Ma Résilience personnelle

Mon père, architecte argentin de 30 ans en stage à Genève, disparut sans laisser d’adresse lorsque la jeune anglaise de 18 ans qu’il fréquentait lui apprit qu’elle était enceinte. Neuf mois plus tard, ma mère qui était venue travailler pour apprendre le français, bien incapable de subvenir à nos doubles besoins, du m’abandonner à son tour après avoir accouché. Je me retrouvais donc seul avec comme unique identité un bout de papier froissé épinglé à mon pyjama portant le nom que ma mère m’avait donné avant de s’en aller.

Je passais les premiers mois de ma vie à la nurserie de l’hôpital et découvrais le monde, rassuré par les sourires anonymes des infirmières qui se succédaient au dessus de mon bac en plastique numéroté.
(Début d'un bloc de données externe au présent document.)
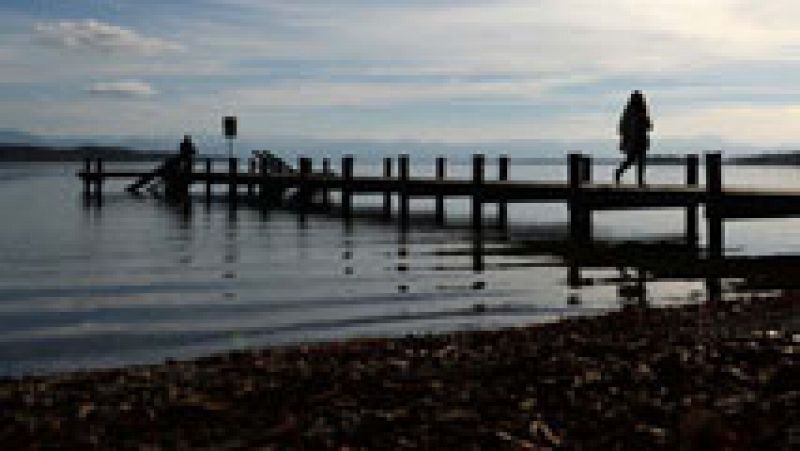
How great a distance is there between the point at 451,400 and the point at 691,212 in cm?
2335

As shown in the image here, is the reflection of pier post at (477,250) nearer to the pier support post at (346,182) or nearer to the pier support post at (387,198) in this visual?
→ the pier support post at (387,198)

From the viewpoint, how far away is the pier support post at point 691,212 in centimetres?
2995

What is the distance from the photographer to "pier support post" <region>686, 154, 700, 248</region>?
29953mm

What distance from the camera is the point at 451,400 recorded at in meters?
7.82

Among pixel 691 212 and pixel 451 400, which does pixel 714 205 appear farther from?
pixel 451 400

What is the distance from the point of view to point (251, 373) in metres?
9.47

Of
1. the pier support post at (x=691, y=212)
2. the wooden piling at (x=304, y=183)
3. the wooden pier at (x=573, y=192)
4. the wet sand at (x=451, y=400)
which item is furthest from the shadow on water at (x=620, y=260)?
the wooden piling at (x=304, y=183)

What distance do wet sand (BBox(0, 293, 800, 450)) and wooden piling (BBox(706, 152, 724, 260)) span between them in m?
14.7

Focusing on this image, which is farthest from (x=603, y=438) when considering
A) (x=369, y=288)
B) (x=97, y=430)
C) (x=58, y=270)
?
(x=58, y=270)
Au bout de trois mois, je fus adopté par une femme médecin-militaire et commençais à exister pour quelqu’un.

Mon enfance fût dédiée à remercier ce couple de m’avoir sauvé. Je m’efforçais de les faire sourire pour les convaincre de ne pas m’abandonner à leur tour. A 12 ans, je découvrais par hasard qu’ils n’étaient pas mes vrais parents. Face au silence que je recevais comme toute réponse aux questions que je n’osais pas poser, je me suis imaginé être le fils caché de James Dean ou avoir été trouvé dans une poubelle. Inquiet et plus sûr de rien, mon adolescence en devint vouée à tester cette bouée dans des eaux où je n’étais pas sûr d’avoir le droit de nager. Malheureusement, avant d’avoir eu le temps d’apprendre à flotter, mes parents adoptifs décédèrent à trois mois d’intervalle alors que je n’avais encore que de 17 ans. Déchiré entre tristesse, colère et culpabilité, j’essayais de ne pas couler.

Ayant été renvoyé de nombreux établissements scolaires, plus aucune école ne voulait me présenter aux examens fédéraux. Je me suis donc inscris en candidat libre et passais seul une maturité scientifique, en mémoire de mes parents disparus. J’entrepris ensuite des études de droit, passais un certificat en création & gestion d’entreprise et montais en 1992 un projet de promotion immobilière par internet. Lorsque je me vis refusé le capital-risque dont j’avais besoin sous prétexte « qu’internet était comme minitel et n’avait aucun avenir », trop impatient pour attendre que mon avenir ne vienne à moi, je décidais de partir chercher des réponses en Afrique.

A mon retour, j’avais décidé de réaliser un vieux rêve d’enfant. Je devins pilote de rallye automobile. Je montais mon équipe, trouvais des sponsors et, au bout de trois ans, prit le départ de la dernière course qui me séparait encore du titre de champion suisse. Ce jour-là, sous la pluie, je percutais un mur à plus de 120 km/h. Toutes les côtes cassées, cage thoracique enfoncée, poumon droit perforé, hémorragie cérébrale et copilote décédé, ce fut le début d’une longue convalescence. Une convalescence qui remonta bien plus loin que mes premiers souvenirs.

Je me suis retrouvé au Pérou à essayer d’aider des orphelins des rues à trouver une place dans la société. Les circonstances ont fait que ce furent ces enfants qui me réapprirent à vivre. J’étais parti pour les sauver et ce sont eux qui m’ont aidé. Ce sont eux qui ont permis à mon passé de faire partie de mon avenir plutôt que de prendre mon présent en otage. Ce sont eux qui m’ont appris que nous sommes tous déjà parfaits derrière nos différences. Ce sont eux qui m’ont appris que la confiance protège davantage que la méfiance. Ce sont eux qui m’ont enseigné que pour que quelqu’un se dépasse, il fallait croire en lui.